Introduction - what and why

We want support for "binary blobs" to define per-vertex data. Exactly as glTF does.

Reasons:

Binary format means excellent performance of reading and writing of per-vertex data, due to avoiding string <-> float conversions during X3D classic/xml read/write.

Right now, string <-> float conversions are clearly (confirmed by my profiling sessions) the bottleneck when reading/writing classic/xml X3D versions. Real-life models have a big big number of floats, and so X3D reader/writer spends a lot of time on string <-> float conversions.

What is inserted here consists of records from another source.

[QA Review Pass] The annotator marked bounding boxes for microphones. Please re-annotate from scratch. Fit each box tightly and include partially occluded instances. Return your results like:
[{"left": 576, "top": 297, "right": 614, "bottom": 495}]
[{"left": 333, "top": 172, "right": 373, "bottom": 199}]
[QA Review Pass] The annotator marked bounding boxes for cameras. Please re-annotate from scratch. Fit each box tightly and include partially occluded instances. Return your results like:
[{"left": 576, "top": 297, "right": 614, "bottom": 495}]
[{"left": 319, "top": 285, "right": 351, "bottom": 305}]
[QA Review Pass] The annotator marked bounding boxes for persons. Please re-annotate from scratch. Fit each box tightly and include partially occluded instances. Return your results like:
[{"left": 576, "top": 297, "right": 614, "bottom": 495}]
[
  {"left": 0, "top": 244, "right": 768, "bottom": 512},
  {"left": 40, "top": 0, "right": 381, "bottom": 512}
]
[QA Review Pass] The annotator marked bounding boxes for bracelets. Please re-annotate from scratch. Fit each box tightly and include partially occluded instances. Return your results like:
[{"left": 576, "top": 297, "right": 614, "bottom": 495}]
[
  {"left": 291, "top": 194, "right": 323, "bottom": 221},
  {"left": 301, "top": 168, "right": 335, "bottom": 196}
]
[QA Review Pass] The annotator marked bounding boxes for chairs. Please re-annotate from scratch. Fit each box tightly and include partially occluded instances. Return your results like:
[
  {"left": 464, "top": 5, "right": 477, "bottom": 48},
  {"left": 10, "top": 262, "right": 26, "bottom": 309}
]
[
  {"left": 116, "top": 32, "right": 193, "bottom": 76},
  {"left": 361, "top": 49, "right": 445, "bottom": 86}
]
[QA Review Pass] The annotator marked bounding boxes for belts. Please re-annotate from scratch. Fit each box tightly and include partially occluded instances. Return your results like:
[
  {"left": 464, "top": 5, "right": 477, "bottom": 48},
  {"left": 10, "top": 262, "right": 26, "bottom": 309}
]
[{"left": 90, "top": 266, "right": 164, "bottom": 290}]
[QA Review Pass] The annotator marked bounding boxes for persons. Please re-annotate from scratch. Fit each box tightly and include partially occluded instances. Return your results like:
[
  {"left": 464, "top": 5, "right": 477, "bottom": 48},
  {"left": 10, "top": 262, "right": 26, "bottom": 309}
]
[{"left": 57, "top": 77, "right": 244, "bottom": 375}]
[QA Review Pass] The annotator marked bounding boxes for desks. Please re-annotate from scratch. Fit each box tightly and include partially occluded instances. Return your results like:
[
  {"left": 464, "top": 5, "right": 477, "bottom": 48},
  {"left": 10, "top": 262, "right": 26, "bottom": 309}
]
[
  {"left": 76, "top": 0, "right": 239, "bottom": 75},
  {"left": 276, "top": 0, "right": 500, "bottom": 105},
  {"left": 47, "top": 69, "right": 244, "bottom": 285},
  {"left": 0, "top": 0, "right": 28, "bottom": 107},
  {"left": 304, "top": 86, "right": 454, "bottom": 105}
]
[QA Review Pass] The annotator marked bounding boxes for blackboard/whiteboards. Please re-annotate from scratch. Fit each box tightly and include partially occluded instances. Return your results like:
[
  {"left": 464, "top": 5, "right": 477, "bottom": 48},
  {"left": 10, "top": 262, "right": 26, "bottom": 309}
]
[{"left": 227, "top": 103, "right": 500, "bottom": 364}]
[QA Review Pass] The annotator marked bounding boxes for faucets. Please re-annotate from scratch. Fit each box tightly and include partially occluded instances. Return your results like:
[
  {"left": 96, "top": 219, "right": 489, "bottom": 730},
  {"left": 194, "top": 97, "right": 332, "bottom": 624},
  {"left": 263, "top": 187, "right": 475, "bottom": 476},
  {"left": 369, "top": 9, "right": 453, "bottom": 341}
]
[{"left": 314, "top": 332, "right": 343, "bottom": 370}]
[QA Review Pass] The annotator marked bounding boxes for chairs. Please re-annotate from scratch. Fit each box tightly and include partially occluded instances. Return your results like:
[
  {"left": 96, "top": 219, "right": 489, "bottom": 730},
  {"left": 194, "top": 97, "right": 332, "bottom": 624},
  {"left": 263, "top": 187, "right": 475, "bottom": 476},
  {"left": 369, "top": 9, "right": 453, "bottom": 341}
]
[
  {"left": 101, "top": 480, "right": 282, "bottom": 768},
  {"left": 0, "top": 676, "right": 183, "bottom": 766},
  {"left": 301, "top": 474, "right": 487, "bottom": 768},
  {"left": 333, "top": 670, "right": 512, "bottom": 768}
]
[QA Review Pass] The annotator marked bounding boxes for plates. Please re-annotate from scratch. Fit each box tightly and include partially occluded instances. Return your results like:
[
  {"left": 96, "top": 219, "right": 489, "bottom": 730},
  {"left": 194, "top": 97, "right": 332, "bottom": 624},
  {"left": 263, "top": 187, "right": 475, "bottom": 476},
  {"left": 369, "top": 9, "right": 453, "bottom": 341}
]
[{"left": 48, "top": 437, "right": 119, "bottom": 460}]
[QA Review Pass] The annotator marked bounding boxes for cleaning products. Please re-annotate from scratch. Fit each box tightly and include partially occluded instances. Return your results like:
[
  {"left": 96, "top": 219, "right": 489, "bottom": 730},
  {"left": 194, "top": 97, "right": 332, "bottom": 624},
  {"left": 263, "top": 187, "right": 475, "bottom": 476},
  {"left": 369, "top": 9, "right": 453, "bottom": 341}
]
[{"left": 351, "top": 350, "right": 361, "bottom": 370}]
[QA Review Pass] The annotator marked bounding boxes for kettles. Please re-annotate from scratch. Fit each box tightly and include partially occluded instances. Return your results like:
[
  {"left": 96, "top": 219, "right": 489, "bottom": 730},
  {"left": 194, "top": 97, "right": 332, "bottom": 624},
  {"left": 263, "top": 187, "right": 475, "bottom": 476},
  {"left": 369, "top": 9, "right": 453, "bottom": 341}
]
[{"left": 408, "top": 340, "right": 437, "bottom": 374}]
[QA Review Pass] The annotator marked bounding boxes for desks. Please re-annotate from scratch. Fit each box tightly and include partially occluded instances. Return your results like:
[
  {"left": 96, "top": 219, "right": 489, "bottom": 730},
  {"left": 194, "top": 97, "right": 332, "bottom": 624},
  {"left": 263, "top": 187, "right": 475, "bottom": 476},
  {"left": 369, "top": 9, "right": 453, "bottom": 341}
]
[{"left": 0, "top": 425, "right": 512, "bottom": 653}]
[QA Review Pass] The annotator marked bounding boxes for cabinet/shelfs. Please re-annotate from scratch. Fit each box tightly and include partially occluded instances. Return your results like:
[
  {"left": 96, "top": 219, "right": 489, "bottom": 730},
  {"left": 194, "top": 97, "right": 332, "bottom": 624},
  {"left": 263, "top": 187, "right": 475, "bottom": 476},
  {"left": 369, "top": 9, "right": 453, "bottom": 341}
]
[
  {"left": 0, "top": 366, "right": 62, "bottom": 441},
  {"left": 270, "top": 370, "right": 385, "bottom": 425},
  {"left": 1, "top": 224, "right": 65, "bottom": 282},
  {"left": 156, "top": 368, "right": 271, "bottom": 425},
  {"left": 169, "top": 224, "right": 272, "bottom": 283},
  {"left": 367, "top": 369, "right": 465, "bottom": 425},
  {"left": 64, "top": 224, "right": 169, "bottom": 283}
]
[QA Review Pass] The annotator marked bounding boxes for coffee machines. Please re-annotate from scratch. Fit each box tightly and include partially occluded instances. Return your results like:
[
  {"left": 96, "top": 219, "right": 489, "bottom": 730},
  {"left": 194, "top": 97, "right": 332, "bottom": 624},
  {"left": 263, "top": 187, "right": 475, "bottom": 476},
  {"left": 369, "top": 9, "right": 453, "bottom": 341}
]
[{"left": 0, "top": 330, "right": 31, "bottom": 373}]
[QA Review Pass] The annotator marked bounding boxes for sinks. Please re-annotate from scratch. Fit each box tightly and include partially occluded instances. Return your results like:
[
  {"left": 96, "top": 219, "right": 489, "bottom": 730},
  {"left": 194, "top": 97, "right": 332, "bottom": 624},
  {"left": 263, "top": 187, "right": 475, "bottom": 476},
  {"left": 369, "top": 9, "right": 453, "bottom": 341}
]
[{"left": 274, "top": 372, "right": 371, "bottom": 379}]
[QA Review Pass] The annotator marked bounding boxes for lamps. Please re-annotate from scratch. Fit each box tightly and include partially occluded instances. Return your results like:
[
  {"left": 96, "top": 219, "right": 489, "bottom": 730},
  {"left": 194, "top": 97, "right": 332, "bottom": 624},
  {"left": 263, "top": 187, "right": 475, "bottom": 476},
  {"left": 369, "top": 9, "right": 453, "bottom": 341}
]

Note: This advantage is also provided by existing X3D binary encoding. But X3D binary encoding doesn't provide some other advantages listed below.
Ability to save to X3D file without losing any precision.

Right now, when we read binary data from e.g. glTF or STL, when converting them back to X3D -> they have a lot of (possibly) significant digits. You can use --float-precision=DIGITS of https://castle-engine.io/castle-model-converter to round the number, but you have to do this explicitly -- we don't know how many digits matter for you, for some people it may be 4, for some it may be 6.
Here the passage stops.